» **The task**
The data below should be printed in full, exactly, and without any of its images.

::: Dataset records :::

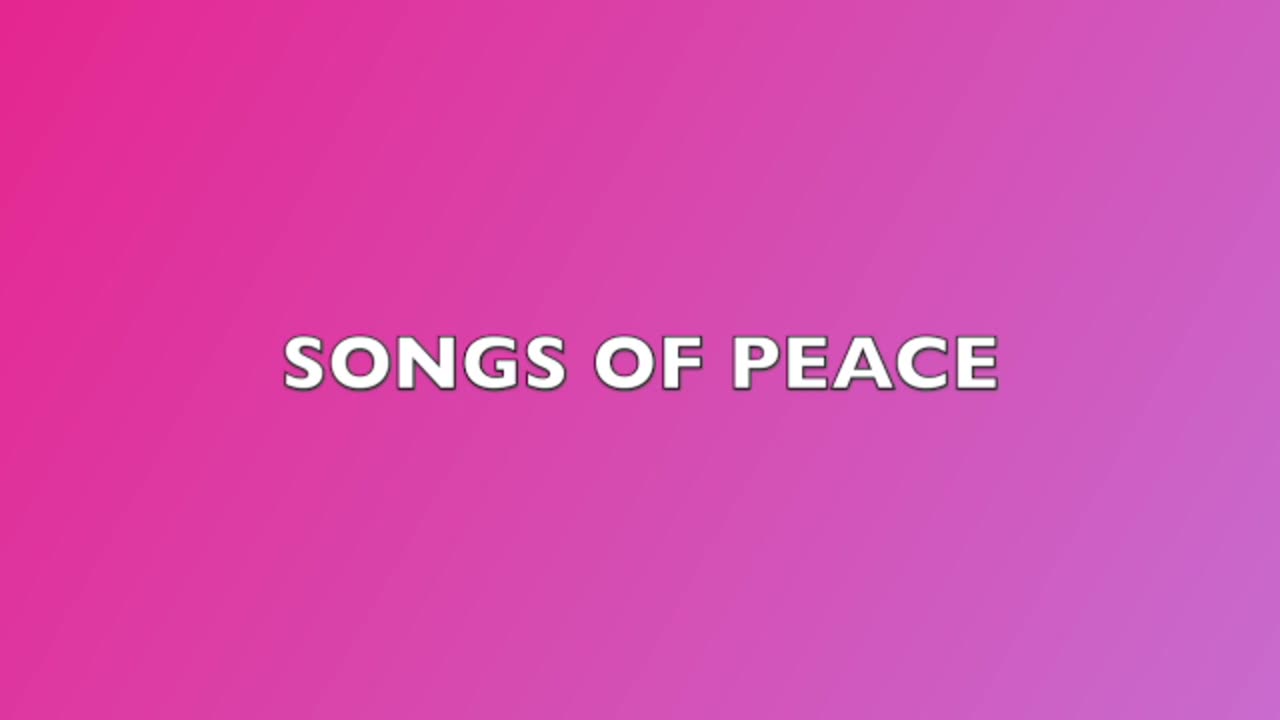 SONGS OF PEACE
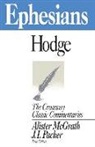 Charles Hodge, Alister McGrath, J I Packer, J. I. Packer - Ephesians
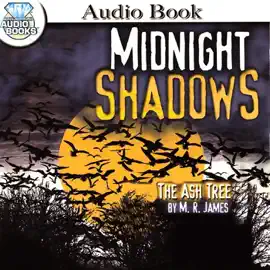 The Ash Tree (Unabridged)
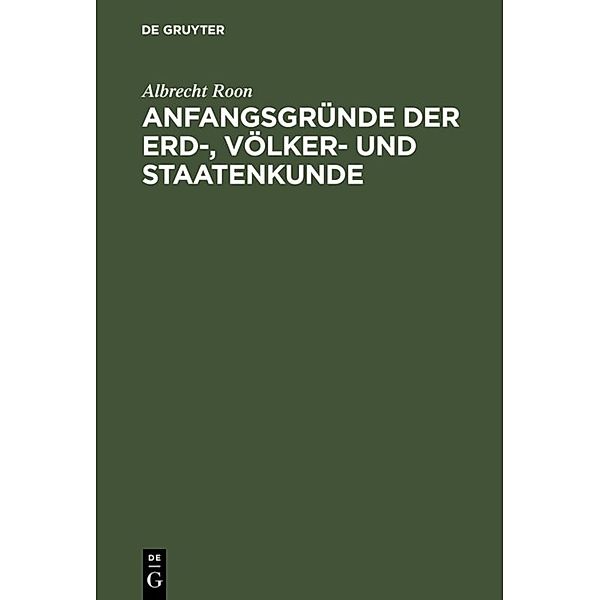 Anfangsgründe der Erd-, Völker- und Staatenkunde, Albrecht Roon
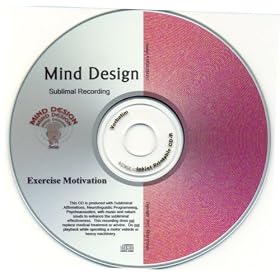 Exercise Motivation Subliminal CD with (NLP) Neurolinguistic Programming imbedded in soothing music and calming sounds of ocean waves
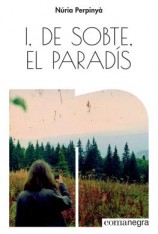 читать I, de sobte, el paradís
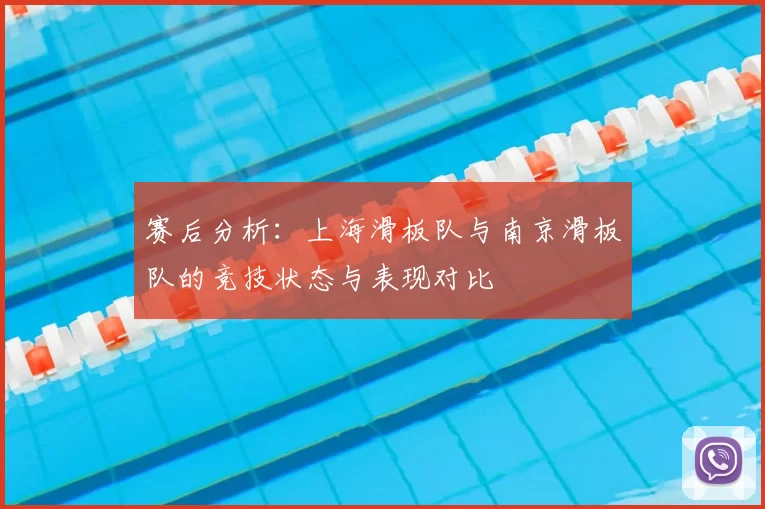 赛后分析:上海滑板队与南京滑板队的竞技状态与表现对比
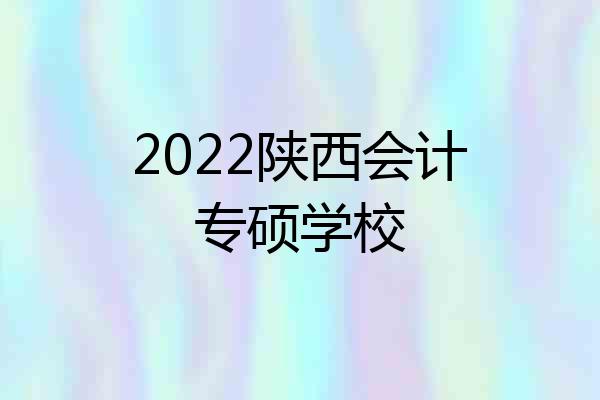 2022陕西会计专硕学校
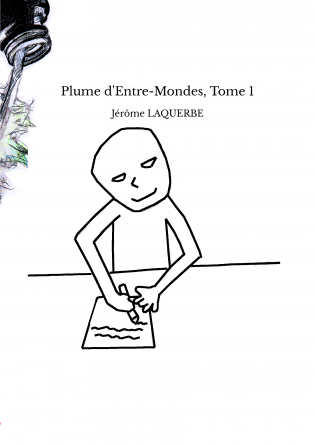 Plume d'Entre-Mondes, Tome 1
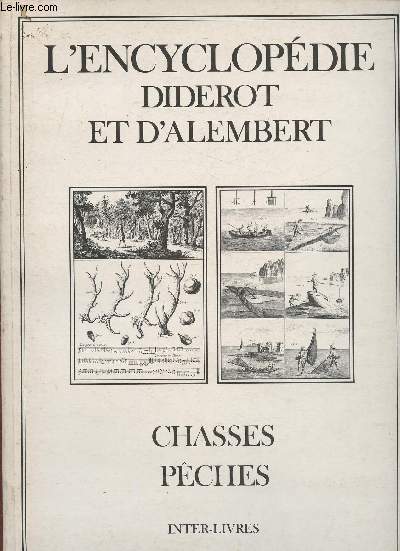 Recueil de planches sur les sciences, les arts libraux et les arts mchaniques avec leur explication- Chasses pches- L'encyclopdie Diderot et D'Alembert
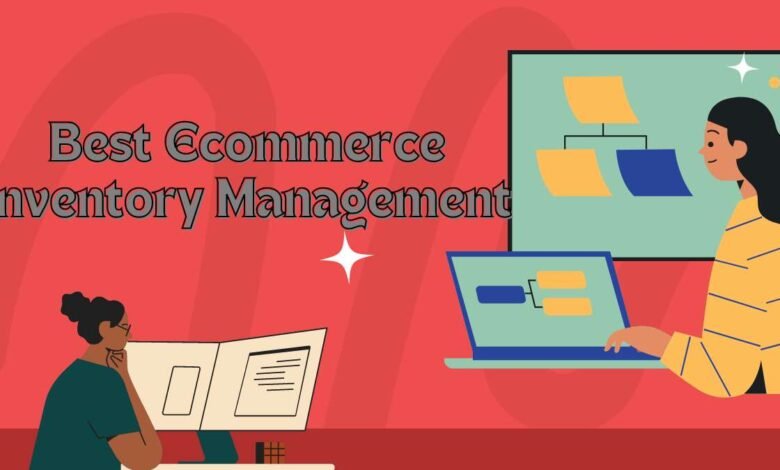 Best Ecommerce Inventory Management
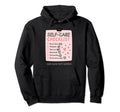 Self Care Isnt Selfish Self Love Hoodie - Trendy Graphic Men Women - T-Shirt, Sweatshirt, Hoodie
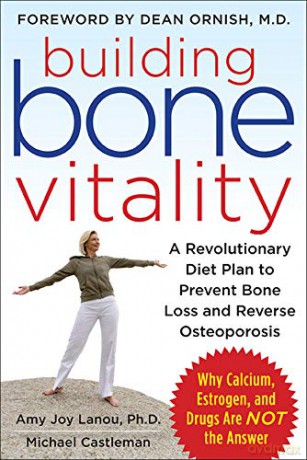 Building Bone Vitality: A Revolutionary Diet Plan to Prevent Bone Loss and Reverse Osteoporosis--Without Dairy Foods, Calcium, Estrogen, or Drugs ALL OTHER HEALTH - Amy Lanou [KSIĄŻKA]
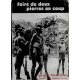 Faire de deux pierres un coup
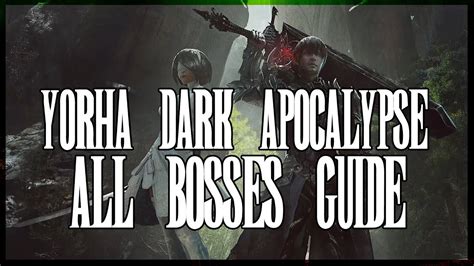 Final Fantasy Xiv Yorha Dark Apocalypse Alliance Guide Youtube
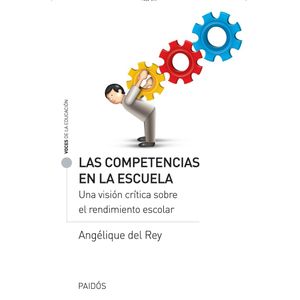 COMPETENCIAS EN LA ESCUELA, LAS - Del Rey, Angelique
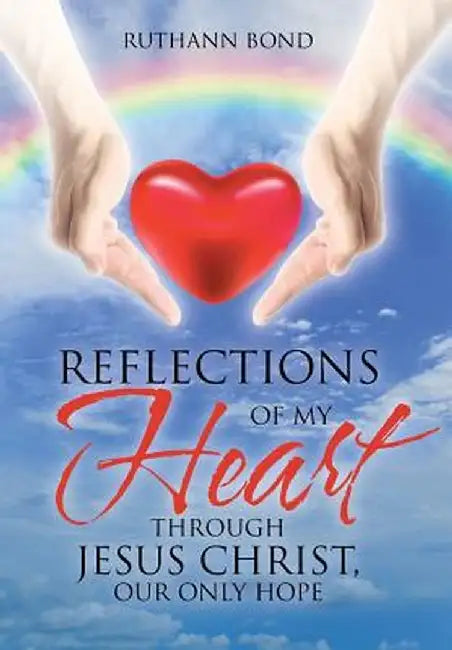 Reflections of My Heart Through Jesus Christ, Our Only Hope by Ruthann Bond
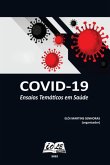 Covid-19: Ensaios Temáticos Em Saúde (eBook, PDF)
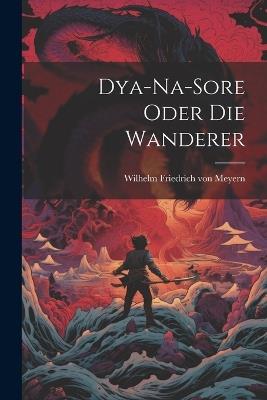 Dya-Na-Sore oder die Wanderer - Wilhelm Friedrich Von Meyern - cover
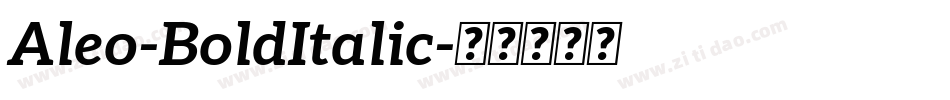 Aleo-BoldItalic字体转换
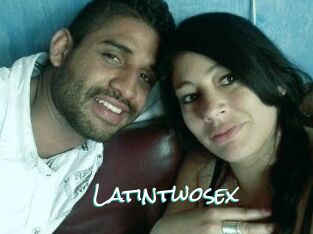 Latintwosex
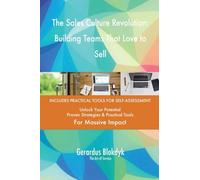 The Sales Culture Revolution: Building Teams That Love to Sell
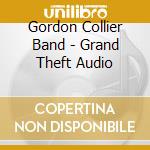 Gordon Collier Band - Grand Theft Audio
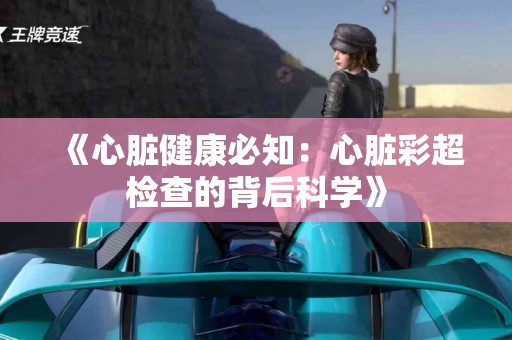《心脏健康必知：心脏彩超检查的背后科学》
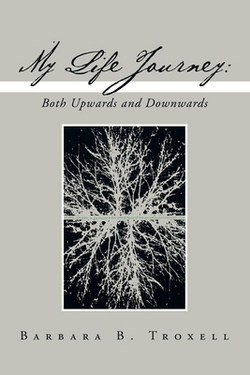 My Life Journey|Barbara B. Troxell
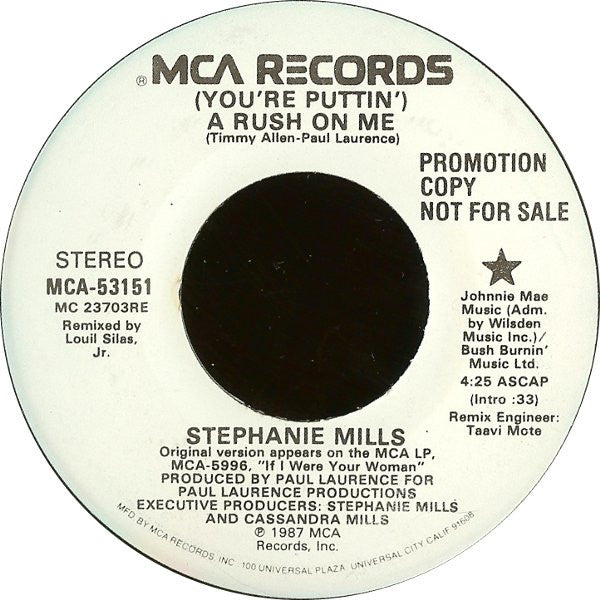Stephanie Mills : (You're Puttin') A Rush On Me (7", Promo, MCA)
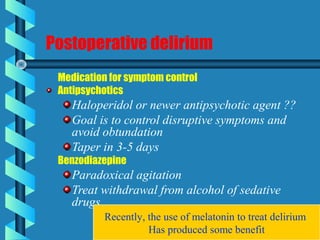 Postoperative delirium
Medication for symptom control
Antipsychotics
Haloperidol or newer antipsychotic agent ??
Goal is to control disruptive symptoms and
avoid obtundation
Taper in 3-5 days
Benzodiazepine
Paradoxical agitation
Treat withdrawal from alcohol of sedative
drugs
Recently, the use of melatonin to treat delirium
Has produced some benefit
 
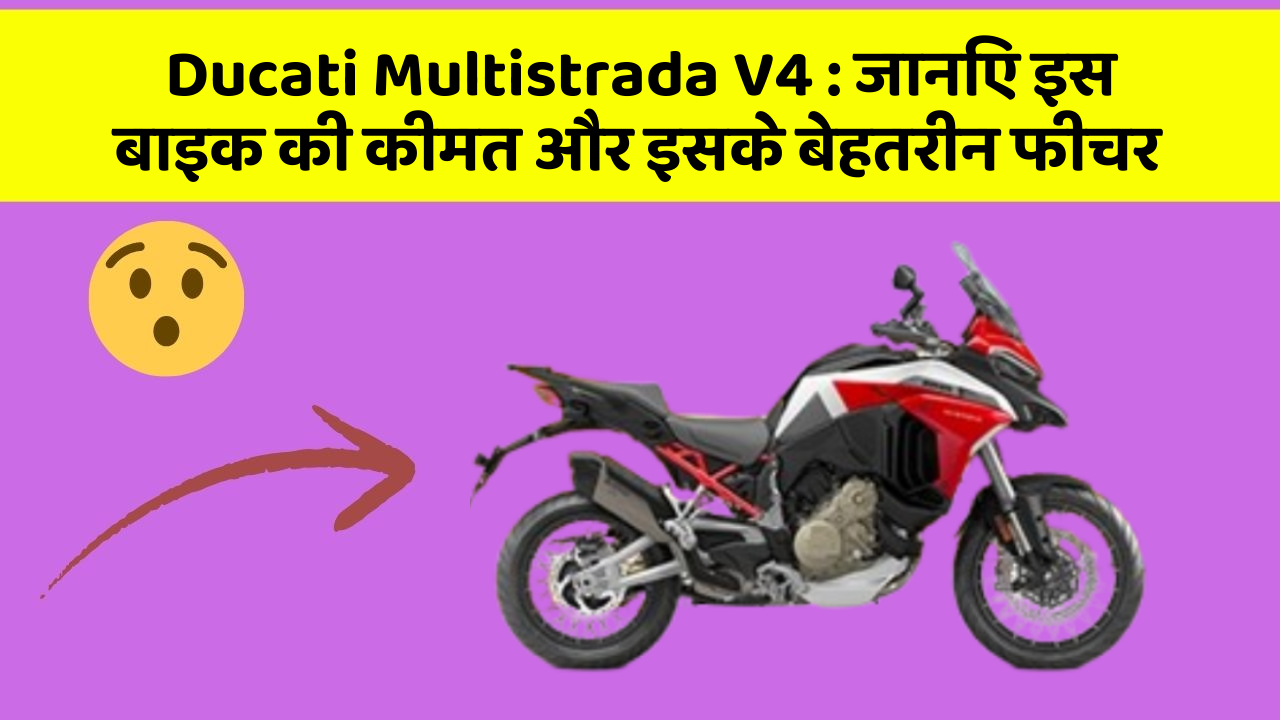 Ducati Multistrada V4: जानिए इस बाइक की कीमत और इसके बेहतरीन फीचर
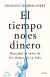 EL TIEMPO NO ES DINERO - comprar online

:::

» **Written response**
 SONGS OF PEACE
 Charles Hodge, Alister McGrath, J I Packer, J. I. Packer - Ephesians
 The Ash Tree (Unabridged)
 Anfangsgründe der Erd-, Völker- und Staatenkunde, Albrecht Roon
 Exercise Motivation Subliminal CD with (NLP) Neurolinguistic Programming imbedded in soothing music and calming sounds of ocean waves
 читать I, de sobte, el paradís
 赛后分析:上海滑板队与南京滑板队的竞技状态与表现对比
 2022陕西会计专硕学校
 Plume d'Entre-Mondes, Tome 1
 Recueil de planches sur les sciences, les arts libraux et les arts mchaniques avec leur explication- Chasses pches- L'encyclopdie Diderot et D'Alembert
 Best Ecommerce Inventory Management
 Self Care Isnt Selfish Self Love Hoodie - Trendy Graphic Men Women - T-Shirt, Sweatshirt, Hoodie
 Building Bone Vitality: A Revolutionary Diet Plan to Prevent Bone Loss and Reverse Osteoporosis--Without Dairy Foods, Calcium, Estrogen, or Drugs ALL OTHER HEALTH - Amy Lanou [KSIĄŻKA]
 Faire de deux pierres un coup
 Final Fantasy Xiv Yorha Dark Apocalypse Alliance Guide Youtube
 COMPETENCIAS EN LA ESCUELA, LAS - Del Rey, Angelique
 Reflections of My Heart Through Jesus Christ, Our Only Hope by Ruthann Bond
 Covid-19: Ensaios Temáticos Em Saúde (eBook, PDF)
 Dya-Na-Sore oder die Wanderer - Wilhelm Friedrich Von Meyern - cover
 Aleo-BoldItalic字体转换
 Latintwosex
 The Sales Culture Revolution: Building Teams That Love to Sell
 Gordon Collier Band - Grand Theft Audio
《心脏健康必知：心脏彩超检查的背后科学》
 My Life Journey|Barbara B. Troxell
Stephanie Mills : (You're Puttin') A Rush On Me (7", Promo, MCA)
 Postoperative delirium
Medication for symptom control
Antipsychotics
Haloperidol or newer antipsychotic agent ??
Goal is to control disruptive symptoms and
avoid obtundation
Taper in 3-5 days
Benzodiazepine
Paradoxical agitation
Treat withdrawal from alcohol of sedative
drugs
Recently, the use of melatonin to treat delirium
Has produced some benefit
 
 Ducati Multistrada V4: जानिए इस बाइक की कीमत और इसके बेहतरीन फीचर
 EL TIEMPO NO ES DINERO - comprar online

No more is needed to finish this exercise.